TASK REQUIREMENTS: Could you restate all of the records below exactly, with the pictures left out?

Crawled caption data:
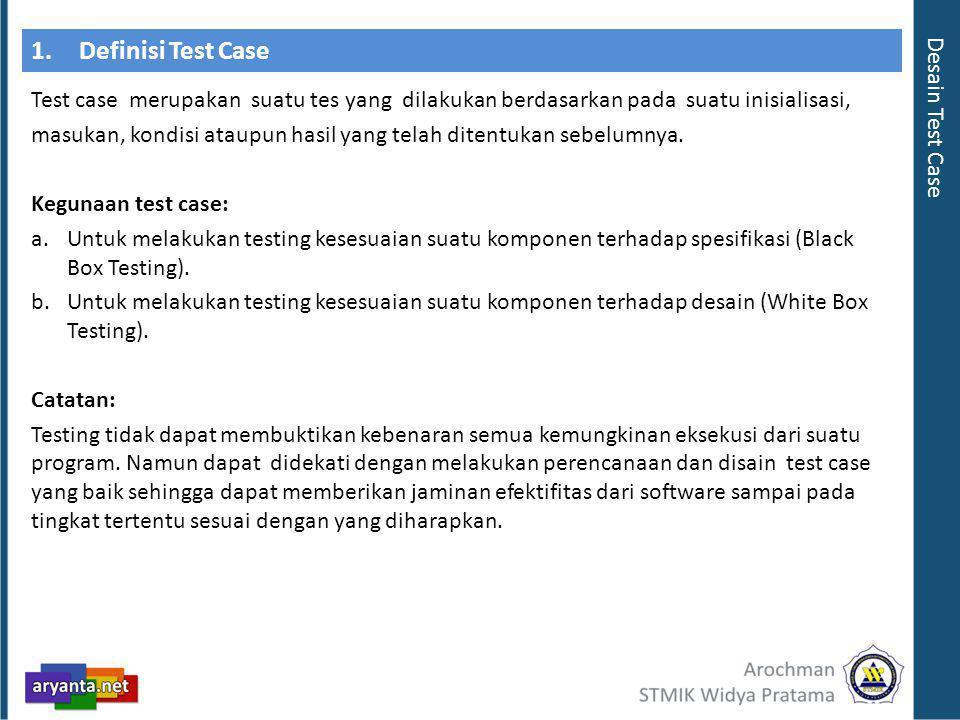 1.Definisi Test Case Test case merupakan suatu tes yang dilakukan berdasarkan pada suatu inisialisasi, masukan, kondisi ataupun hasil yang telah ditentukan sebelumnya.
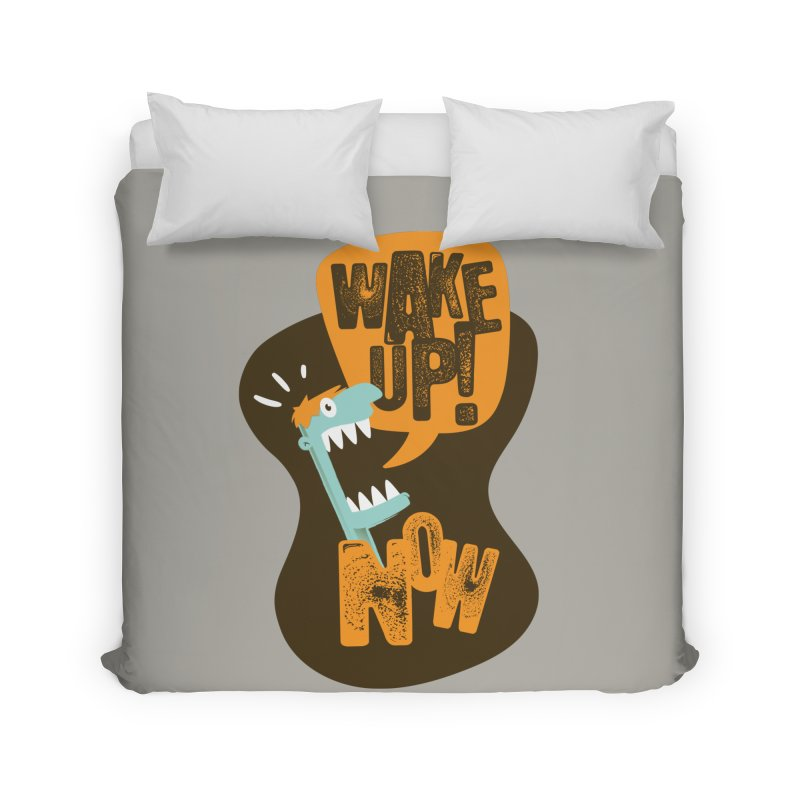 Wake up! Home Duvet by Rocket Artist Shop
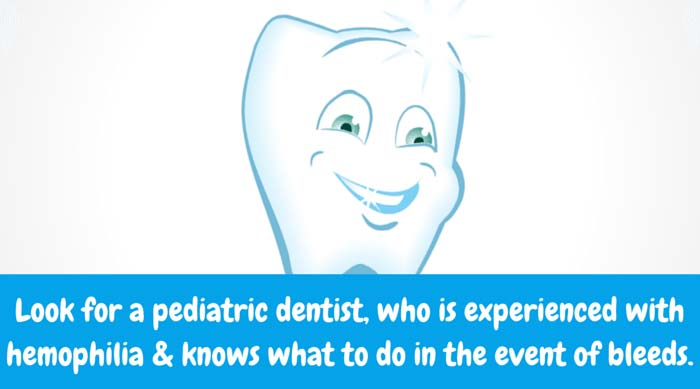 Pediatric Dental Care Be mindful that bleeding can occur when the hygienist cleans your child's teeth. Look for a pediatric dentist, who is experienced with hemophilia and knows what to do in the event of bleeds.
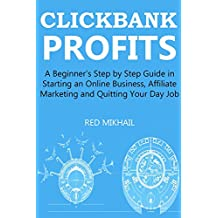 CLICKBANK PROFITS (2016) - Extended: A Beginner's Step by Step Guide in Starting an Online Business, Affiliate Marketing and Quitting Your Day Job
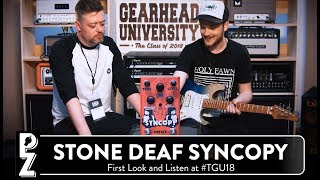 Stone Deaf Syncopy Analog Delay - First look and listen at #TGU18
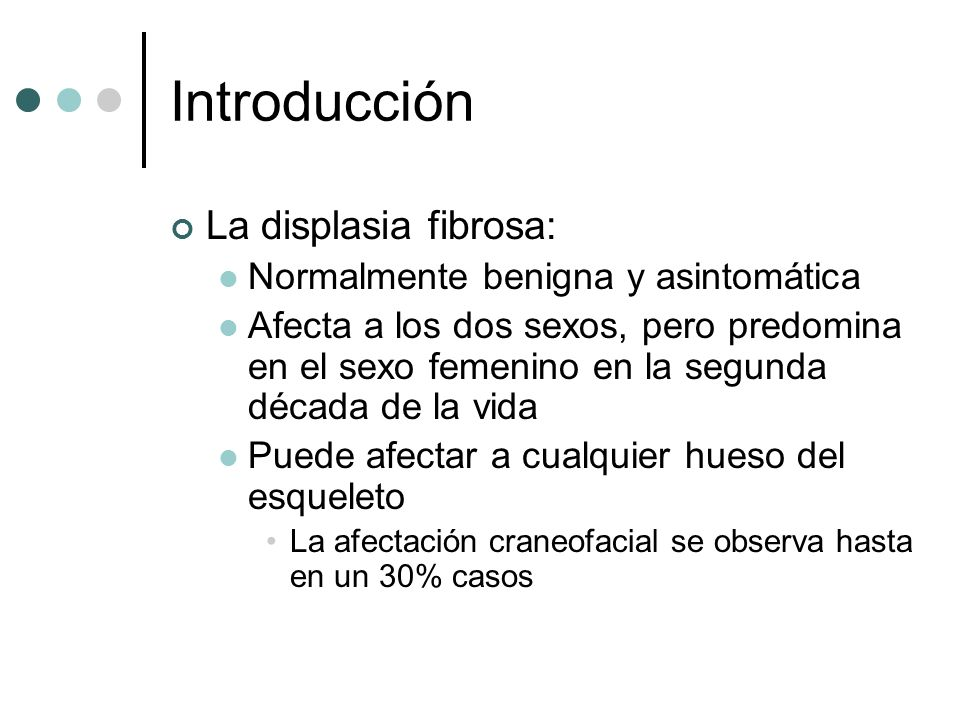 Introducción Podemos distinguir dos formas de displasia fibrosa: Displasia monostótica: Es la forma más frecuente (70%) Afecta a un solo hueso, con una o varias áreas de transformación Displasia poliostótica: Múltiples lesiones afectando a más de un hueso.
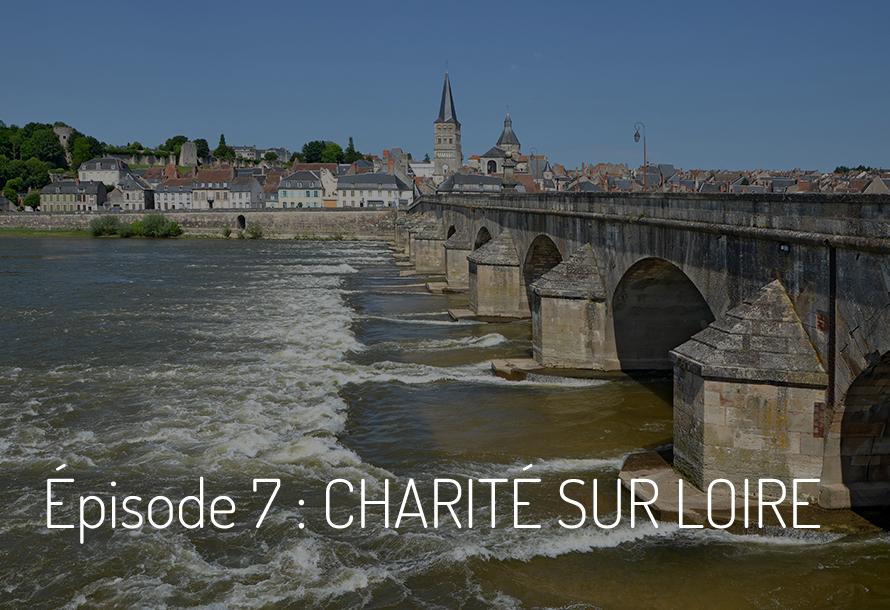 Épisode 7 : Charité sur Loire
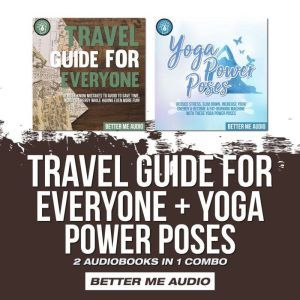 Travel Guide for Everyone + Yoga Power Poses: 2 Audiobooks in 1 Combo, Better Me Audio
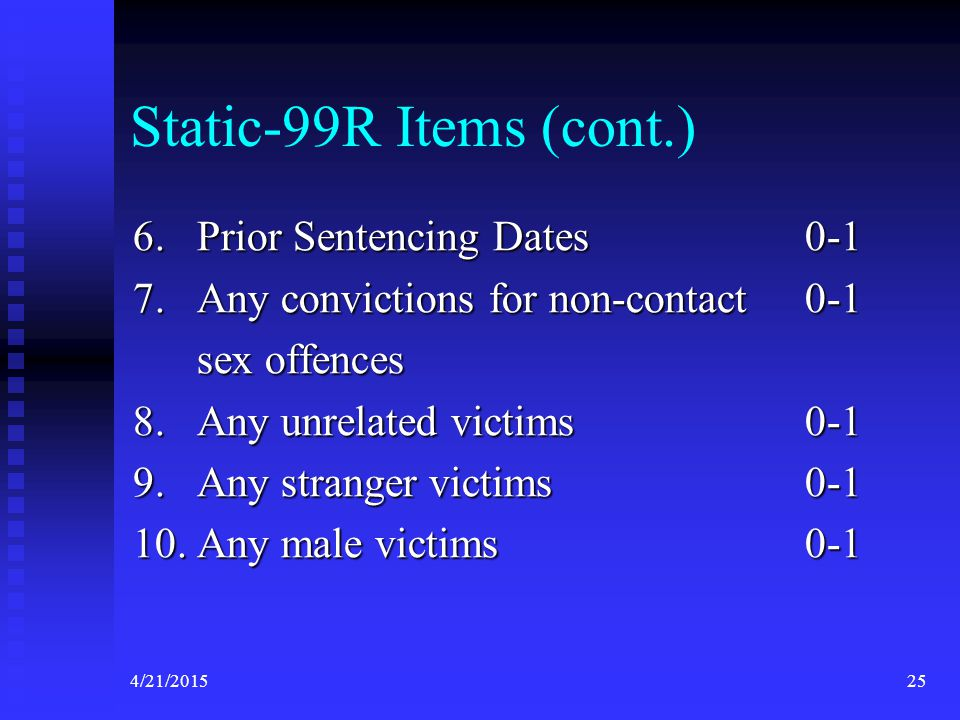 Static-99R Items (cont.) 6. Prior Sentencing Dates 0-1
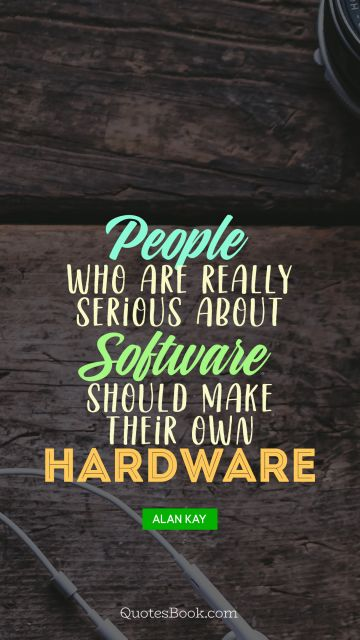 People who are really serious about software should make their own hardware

OUTPUT BELOW:
 1.Definisi Test Case Test case merupakan suatu tes yang dilakukan berdasarkan pada suatu inisialisasi, masukan, kondisi ataupun hasil yang telah ditentukan sebelumnya.
 Wake up! Home Duvet by Rocket Artist Shop
 Pediatric Dental Care Be mindful that bleeding can occur when the hygienist cleans your child's teeth. Look for a pediatric dentist, who is experienced with hemophilia and knows what to do in the event of bleeds.
 CLICKBANK PROFITS (2016) - Extended: A Beginner's Step by Step Guide in Starting an Online Business, Affiliate Marketing and Quitting Your Day Job
 Stone Deaf Syncopy Analog Delay - First look and listen at #TGU18
 Introducción Podemos distinguir dos formas de displasia fibrosa: Displasia monostótica: Es la forma más frecuente (70%) Afecta a un solo hueso, con una o varias áreas de transformación Displasia poliostótica: Múltiples lesiones afectando a más de un hueso.
 Épisode 7 : Charité sur Loire
 Travel Guide for Everyone + Yoga Power Poses: 2 Audiobooks in 1 Combo, Better Me Audio
 Static-99R Items (cont.) 6. Prior Sentencing Dates 0-1
 People who are really serious about software should make their own hardware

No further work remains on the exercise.